Title: The God’s Eye View
Author: Barry Eisler
Publisher: Thomas & Mercer
Publication Date: 2 February 2016
I received a review copy of this book from NetGalley
Knowledge is power…and they know everything.
NSA director Theodore Anders has a simple goal: collect every phone call, email, and keystroke tapped on the Internet. He knows unlimited surveillance is the only way to keep America safe.
Evelyn Gallagher doesn’t care much about any of that. She just wants to keep her head down and manage the NSA’s camera network and facial recognition program so she can afford private school for her deaf son, Dash.
But when Evelyn discovers the existence of an NSA program code-named God’s Eye, and connects it with the mysterious deaths of a string of journalists and whistle-blowers, her doubts put her and Dash in the crosshairs of a pair of government assassins: Delgado, a sadistic bomb maker and hacker; and Manus, a damaged giant of a man who until now has cared for nothing beyond protecting the director.
Within an elaborate game of political blackmail, terrorist provocations, and White House scheming, a global war is being fought—a war between those desperate to keep the state’s darkest secrets and those intent on revealing them. A war that Evelyn will need all her espionage training and savvy to survive. A war in which the director has the ultimate informational advantage: The God’s Eye View.
These kind of techno-thrillers always seem to creep me out. It’s always scary to think about the kinds of technology that governments have to watch over everyone and the enormous power that these people have the potential to abuse as shown in this book. These books always make me paranoid about whether there actually is someone out there watching everything I do. Apart from that though, this book is a great read.

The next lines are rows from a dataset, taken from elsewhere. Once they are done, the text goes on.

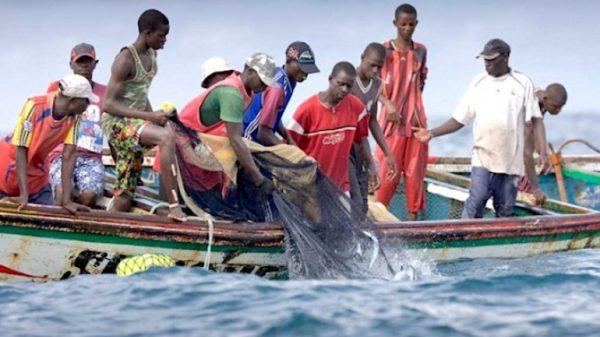 Technique Watcha pêche 600x337 - Les techniques de pêche en mer au Togo: le «Watcha» ou la pêche à la senne tournante
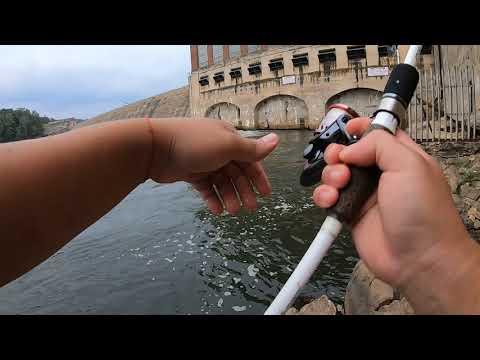 Lake Hickory Stripedbass Fall Fishing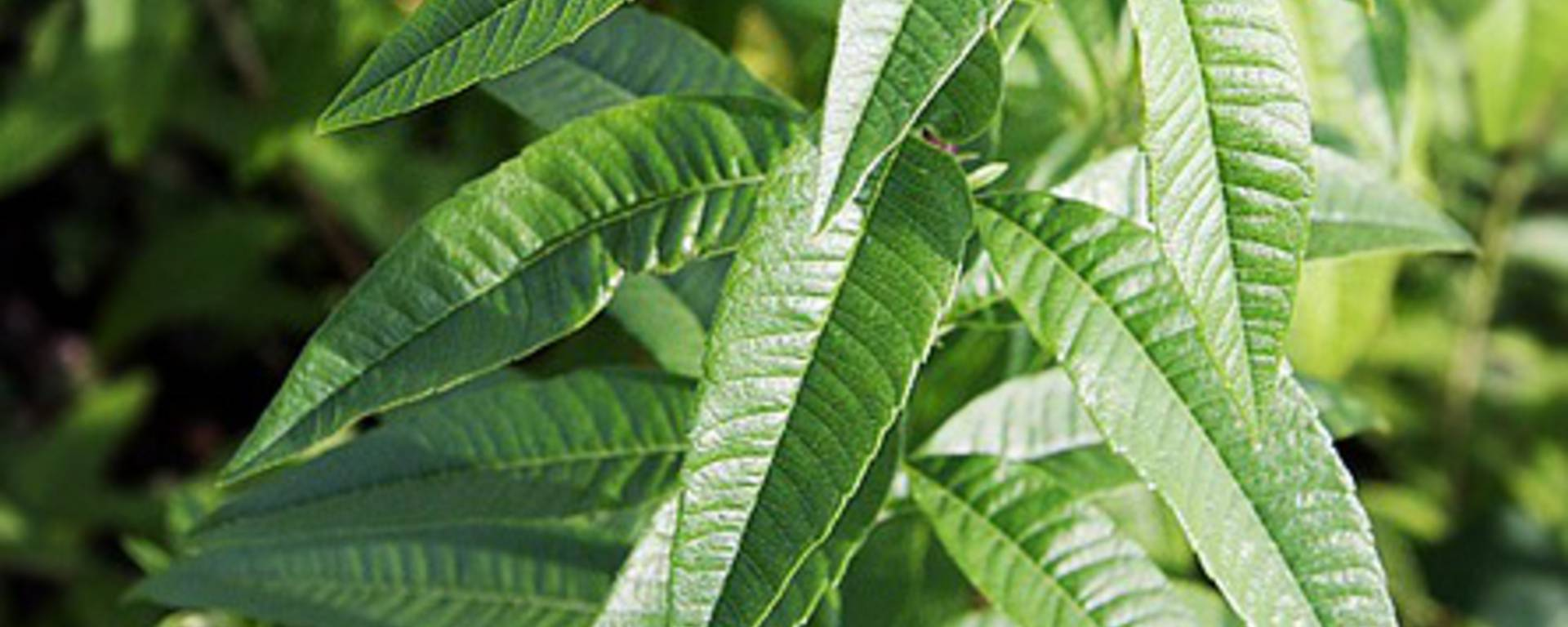 verveine tisane bien-être cocconing herbes plantes nature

The God’s Eye View is a techno-thriller from Barry Eisler, who is well-known for his John Rain series. The book follows the entwined stories of NSA analyst Evie Gallagher, NSA director Theodore Anders and problem solver Marvin Manus as Evie becomes suspicious that Anders may have permanently silenced a whistle-blower and handed a journalist over to a terrorist organisation in order to protect his mass-surveillance system, known as God’s Eye, from being made public.
One of the best parts about this book is Eisler’s writing style. I tend to avoid techno-thrillers due to the fact that they often deal with stuff that is beyond the regular person’s level of understanding and therefore they usually become information dumps which is pretty boring. That’s not the case with this book, I don’t remember ever feeling that the book was being bogged down in the technical details but I also don’t remember feeling as if it had been dumbed down either.

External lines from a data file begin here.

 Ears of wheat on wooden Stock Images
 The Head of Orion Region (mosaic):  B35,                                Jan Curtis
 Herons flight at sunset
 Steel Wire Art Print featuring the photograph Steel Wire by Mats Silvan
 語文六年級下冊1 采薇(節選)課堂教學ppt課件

What I look for in a good plot for a book is one that is not necessarily probable to actually happen, but possible. Boy, does this book deliver on that front. The God’s Eye View is very well-researched, as shown by the numerous amounts of sources that Eisler provides at the end of the book, and recent history shows that the idea is pretty realistic. On top of that, the idea is interesting and Eisler manages to weave in a lot of action along the way, which is the other thing I look for in a good plot.
I felt the characters in this book were a bit shallow. For the most part, the good characters were just too perfect and the bad guys were just evil. It was pretty much all black and white, with no grey areas. The only character that didn’t fit that mould for me was Manus, who was by far the most interesting character in the book. He’s got an interesting backstory and he’s clearly a bad guy that Eisler manages to make you feel sympathetic for. Also I don’t remember reading about many other deaf assassins, so that aspect of the character was pretty interesting.
The only other problem I had with the book was how vivid it is. There are some brutal gruesome murder scenes and some pretty explicit sex scenes. They weren’t badly written or out of place, they just weren’t my style.
Worth a read? If you’re interested in the technical side of the spy business and the sort of technology they possibly have or even just a story about how power is able to corrupt people, then The God’s Eye View is worth a read. Just be warned though that the book contains gruesome murders and explicit sex scenes that may not appeal to everyone.